> Work to be completed:
Restate the full set of records exactly, without adding or dropping a word.

> Data rows:
◆ ◆ ◆ ◆
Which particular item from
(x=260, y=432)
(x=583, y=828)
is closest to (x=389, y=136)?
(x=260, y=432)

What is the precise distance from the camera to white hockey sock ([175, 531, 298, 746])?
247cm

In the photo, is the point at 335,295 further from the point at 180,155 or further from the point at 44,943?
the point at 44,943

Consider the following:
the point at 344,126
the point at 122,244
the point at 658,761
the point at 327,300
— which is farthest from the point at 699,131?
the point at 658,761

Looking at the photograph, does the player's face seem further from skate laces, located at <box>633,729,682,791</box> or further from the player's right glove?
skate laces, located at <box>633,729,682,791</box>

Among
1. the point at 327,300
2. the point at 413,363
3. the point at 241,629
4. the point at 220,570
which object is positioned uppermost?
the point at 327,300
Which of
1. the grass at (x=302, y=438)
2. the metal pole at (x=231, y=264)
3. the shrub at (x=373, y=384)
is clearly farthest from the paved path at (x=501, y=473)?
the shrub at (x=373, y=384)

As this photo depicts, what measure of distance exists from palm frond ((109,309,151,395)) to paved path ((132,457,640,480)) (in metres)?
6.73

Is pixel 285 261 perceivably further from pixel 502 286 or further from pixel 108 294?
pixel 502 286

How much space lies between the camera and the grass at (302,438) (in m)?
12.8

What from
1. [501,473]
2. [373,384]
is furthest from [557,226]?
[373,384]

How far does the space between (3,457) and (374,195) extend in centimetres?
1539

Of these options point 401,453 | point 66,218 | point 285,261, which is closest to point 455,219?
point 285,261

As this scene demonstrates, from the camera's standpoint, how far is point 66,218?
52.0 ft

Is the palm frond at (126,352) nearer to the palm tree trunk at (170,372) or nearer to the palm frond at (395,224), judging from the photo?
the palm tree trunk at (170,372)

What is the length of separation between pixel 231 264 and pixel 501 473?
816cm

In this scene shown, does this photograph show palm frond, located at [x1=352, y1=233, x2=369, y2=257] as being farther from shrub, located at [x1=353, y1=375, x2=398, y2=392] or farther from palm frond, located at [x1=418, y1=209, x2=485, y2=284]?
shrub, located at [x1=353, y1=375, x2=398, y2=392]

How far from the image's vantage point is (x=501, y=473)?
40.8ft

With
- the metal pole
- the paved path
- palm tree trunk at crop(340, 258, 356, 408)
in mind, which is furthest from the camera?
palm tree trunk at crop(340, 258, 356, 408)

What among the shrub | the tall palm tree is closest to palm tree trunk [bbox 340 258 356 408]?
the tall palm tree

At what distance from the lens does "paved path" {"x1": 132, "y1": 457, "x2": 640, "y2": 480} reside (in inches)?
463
◆ ◆ ◆ ◆
> Result of this exercise:
Which particular item from
(x=260, y=432)
(x=583, y=828)
is closest to (x=389, y=136)?
(x=260, y=432)

What is the precise distance from the camera to white hockey sock ([175, 531, 298, 746])?
247cm

In the photo, is the point at 335,295 further from the point at 180,155 or further from the point at 44,943?
the point at 44,943

Consider the following:
the point at 344,126
the point at 122,244
the point at 658,761
the point at 327,300
— which is farthest from the point at 699,131?
the point at 658,761

Looking at the photograph, does the player's face seem further from skate laces, located at <box>633,729,682,791</box> or further from the player's right glove?
skate laces, located at <box>633,729,682,791</box>

Among
1. the point at 327,300
2. the point at 413,363
3. the point at 241,629
4. the point at 220,570
which object is positioned uppermost?
the point at 327,300
Which of
1. the grass at (x=302, y=438)
2. the metal pole at (x=231, y=264)
3. the shrub at (x=373, y=384)
is clearly farthest from the paved path at (x=501, y=473)?
the shrub at (x=373, y=384)

As this photo depicts, what measure of distance exists from palm frond ((109,309,151,395)) to paved path ((132,457,640,480)) (in metres)?
6.73

Is pixel 285 261 perceivably further from pixel 502 286 or further from pixel 108 294?
pixel 502 286

How much space lies between the camera and the grass at (302,438) (in m)?
12.8

What from
1. [501,473]
2. [373,384]
is furthest from [557,226]?
[373,384]

How far does the space between (3,457) and (374,195) extend in centimetres?
1539

Of these options point 401,453 | point 66,218 | point 285,261, which is closest to point 455,219?
point 285,261

As this scene demonstrates, from the camera's standpoint, how far is point 66,218?
52.0 ft

Is the palm frond at (126,352) nearer to the palm tree trunk at (170,372) or nearer to the palm frond at (395,224), judging from the photo?
the palm tree trunk at (170,372)

What is the length of separation between pixel 231 264 and pixel 501 473?
816cm

In this scene shown, does this photograph show palm frond, located at [x1=352, y1=233, x2=369, y2=257] as being farther from shrub, located at [x1=353, y1=375, x2=398, y2=392] or farther from palm frond, located at [x1=418, y1=209, x2=485, y2=284]?
shrub, located at [x1=353, y1=375, x2=398, y2=392]

How far from the image's vantage point is (x=501, y=473)?
40.8ft

With
- the metal pole
- the paved path
- palm tree trunk at crop(340, 258, 356, 408)
in mind, which is furthest from the camera?
palm tree trunk at crop(340, 258, 356, 408)

What among the shrub | the tall palm tree is closest to palm tree trunk [bbox 340 258 356 408]?
the tall palm tree

At what distance from the lens does "paved path" {"x1": 132, "y1": 457, "x2": 640, "y2": 480} reside (in inches)?
463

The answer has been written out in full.